SEOUL, Aug. 20 (Korea Bizwire) — The government and the ruling party are pushing ahead with the rigid labor market reform despite strong opposition from the major opposition party and labor unions.
On Tuesday, an umbrella labor union decided not to resume dialogue with the government and management on labor market reforms and announced that it will make a decision next week on whether to resume the talks.
The dialogue of a tripartite committee of the government, businesses and labor organizations has been stalled since April 8, when the Federation of Korean Trade Unions (FKTU) walked out of negotiations.

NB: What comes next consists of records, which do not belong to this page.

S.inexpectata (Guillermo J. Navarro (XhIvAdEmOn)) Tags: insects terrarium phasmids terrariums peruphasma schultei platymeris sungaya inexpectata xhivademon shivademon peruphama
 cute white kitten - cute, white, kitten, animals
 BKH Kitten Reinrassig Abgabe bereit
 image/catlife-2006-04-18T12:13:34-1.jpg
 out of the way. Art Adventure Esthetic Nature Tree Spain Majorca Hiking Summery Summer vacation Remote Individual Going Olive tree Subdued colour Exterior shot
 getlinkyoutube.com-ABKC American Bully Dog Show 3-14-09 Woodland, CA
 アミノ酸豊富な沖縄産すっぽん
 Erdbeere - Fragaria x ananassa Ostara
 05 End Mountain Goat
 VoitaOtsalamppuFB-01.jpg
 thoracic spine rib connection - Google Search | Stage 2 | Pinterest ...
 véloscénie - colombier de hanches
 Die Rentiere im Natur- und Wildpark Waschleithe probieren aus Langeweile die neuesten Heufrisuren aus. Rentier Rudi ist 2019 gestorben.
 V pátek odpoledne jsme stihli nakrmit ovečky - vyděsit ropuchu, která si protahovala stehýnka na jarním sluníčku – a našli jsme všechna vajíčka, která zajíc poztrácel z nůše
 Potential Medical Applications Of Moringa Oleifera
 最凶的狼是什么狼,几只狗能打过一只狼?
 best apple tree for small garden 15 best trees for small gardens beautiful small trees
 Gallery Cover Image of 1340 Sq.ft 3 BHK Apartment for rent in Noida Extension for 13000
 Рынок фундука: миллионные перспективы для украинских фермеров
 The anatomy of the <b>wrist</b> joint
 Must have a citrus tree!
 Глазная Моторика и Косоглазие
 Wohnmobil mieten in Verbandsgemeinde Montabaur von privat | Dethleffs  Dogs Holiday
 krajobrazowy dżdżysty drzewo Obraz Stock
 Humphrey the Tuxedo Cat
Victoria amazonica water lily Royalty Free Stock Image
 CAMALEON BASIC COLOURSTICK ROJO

The FKTU, the more conservative of the country’s two major umbrella labor unions, had been leading the negotiations with the government on behalf of the labor sector.
“Some radical members of the FKTU have looked away from the tears of the youth and the non-temporary workers to protect their own interests,” Kim Moo-sung, the leader of the ruling Saenuri Party, said in a meeting with senior party members Wednesday.
The most contentious issue between the three parties is the government’s push to adopt a peak wage system for elderly workers as part of an ongoing effort to create more jobs for the younger generation.
The system calls for the retirement age of workers to be pushed back, which will give these people greater job security.
The same people benefiting from this will have to accept lower wages for a few years just before retirement, with the money saved by this arrangement to be used to hire new employees.
Job creation particularly for young people has become a pressing matter with the jobless rate among people between ages 15 and 29 reaching 9.4 percent in July, much higher than the 3.7 percent national average.
As part of efforts to push ahead with the drive, the Saenuri Party set up a special labor reform committee to reform the structure of the labor sector.
“I ask the FKTU return to the tripartite committee and speak for the entire workers and the future generation,” Rep. Rhee In-je, chief of the committee, said.
The ruling party said that more than 70 percent of workers are in favor of the system, citing a public survey conducted by the Ministry of Labor last month.
Chairman Kim has been stressing the importance of giving more jobs to the youth and the unemployed, citing data that only 10.3 percent of all workers have joined labor unions.
“The members of the FKTU and the Korean Confederation of Trade Unions only make up eight percent (of the total workers),” Kim added.
“It is a rare phenomenon that the youth in their 20s and 30s have responded to a policy pushed ahead by the party,” a Saenuri official told Yonhap News Agency
The main opposition New Politics Alliance for Democracy, meanwhile, argues that reforming the chaebol is a higher priority than the government-led labor reforms.
The party argues that the calls for chaebol reform have mounted after a family feud at Lotte Group.
Finance Minister Choi Kyung-hwan expressed disappointment over the FKTU’s decision, hinting that the government will not only rely on the tripartite committee in reform drive.
“Reforming the labor market is the most important issue faced by our government,” Choi told reporters at the National Assembly, adding that the government will do its best in resuming the dialogue but will not entirely depend on the committee.
The Korea Employers’ Federation also urged the union to return to the dialogue table, saying that there are urgent issues to be discussed for the unemployed youth.
“The FKTU should immediately resume dialogue with the responsibility for the unemployed workers and the youths who are suffering from looking for jobs,” the federation said.